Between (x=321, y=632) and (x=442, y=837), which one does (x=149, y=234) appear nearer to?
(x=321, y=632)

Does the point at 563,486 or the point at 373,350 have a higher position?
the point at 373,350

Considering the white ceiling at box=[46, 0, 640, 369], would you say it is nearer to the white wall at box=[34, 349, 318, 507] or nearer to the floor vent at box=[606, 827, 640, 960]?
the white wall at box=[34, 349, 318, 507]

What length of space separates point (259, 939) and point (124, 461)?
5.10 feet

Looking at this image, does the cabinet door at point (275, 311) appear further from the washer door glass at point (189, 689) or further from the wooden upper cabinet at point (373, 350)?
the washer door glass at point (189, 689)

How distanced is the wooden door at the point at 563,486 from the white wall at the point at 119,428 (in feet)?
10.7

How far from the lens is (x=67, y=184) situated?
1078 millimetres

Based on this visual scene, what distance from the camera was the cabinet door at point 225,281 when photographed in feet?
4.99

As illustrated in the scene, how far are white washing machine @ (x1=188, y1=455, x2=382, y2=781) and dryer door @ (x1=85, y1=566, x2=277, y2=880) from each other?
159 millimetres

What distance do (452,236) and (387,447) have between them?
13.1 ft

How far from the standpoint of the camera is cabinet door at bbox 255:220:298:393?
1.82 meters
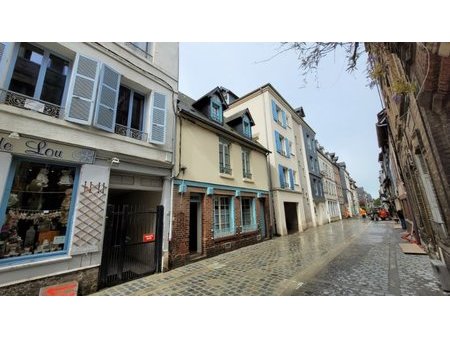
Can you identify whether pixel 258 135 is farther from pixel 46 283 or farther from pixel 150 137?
pixel 46 283

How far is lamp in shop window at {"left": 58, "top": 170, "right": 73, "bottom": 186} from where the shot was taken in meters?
4.36

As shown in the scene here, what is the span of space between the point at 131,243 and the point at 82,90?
4.27 metres

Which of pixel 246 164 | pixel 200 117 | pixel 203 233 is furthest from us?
pixel 246 164

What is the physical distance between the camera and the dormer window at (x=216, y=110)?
379 inches

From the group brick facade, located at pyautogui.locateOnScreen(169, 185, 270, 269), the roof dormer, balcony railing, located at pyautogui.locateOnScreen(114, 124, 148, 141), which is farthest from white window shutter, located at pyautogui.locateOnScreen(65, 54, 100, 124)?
the roof dormer

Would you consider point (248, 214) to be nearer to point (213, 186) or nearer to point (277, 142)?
point (213, 186)

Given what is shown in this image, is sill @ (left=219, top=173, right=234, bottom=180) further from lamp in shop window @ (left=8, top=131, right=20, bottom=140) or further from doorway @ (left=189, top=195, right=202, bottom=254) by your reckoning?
lamp in shop window @ (left=8, top=131, right=20, bottom=140)

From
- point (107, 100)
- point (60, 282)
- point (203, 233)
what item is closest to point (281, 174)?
point (203, 233)

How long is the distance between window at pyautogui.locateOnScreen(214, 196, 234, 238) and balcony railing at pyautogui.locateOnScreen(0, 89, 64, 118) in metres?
5.98

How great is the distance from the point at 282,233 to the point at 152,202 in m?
9.08

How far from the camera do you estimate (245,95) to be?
1580 centimetres

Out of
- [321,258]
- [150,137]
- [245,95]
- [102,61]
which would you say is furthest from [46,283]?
[245,95]

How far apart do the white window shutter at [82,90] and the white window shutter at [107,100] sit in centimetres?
14

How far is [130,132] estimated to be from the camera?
19.1 ft
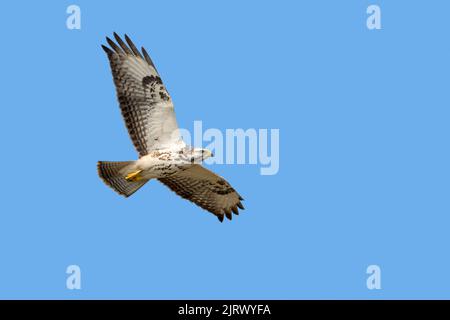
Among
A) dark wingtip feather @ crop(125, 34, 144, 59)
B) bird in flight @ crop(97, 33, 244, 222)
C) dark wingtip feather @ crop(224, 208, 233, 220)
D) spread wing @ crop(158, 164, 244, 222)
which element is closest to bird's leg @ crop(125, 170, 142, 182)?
bird in flight @ crop(97, 33, 244, 222)

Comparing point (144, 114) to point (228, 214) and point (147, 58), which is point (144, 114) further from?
point (228, 214)

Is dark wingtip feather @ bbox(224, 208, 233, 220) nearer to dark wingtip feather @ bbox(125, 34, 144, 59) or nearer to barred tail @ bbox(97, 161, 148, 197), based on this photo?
◆ ◆ ◆ ◆ ◆
TASK GOAL
Reproduce the entries word for word, beginning with the line that contains "Comparing point (144, 114)" and continuing through the last line of the entries.

RESPONSE TO THE EXERCISE
Comparing point (144, 114) to point (228, 214) and point (147, 58), which is point (144, 114) further from?
point (228, 214)

Is dark wingtip feather @ bbox(224, 208, 233, 220) nearer to dark wingtip feather @ bbox(125, 34, 144, 59) or nearer to barred tail @ bbox(97, 161, 148, 197), based on this photo?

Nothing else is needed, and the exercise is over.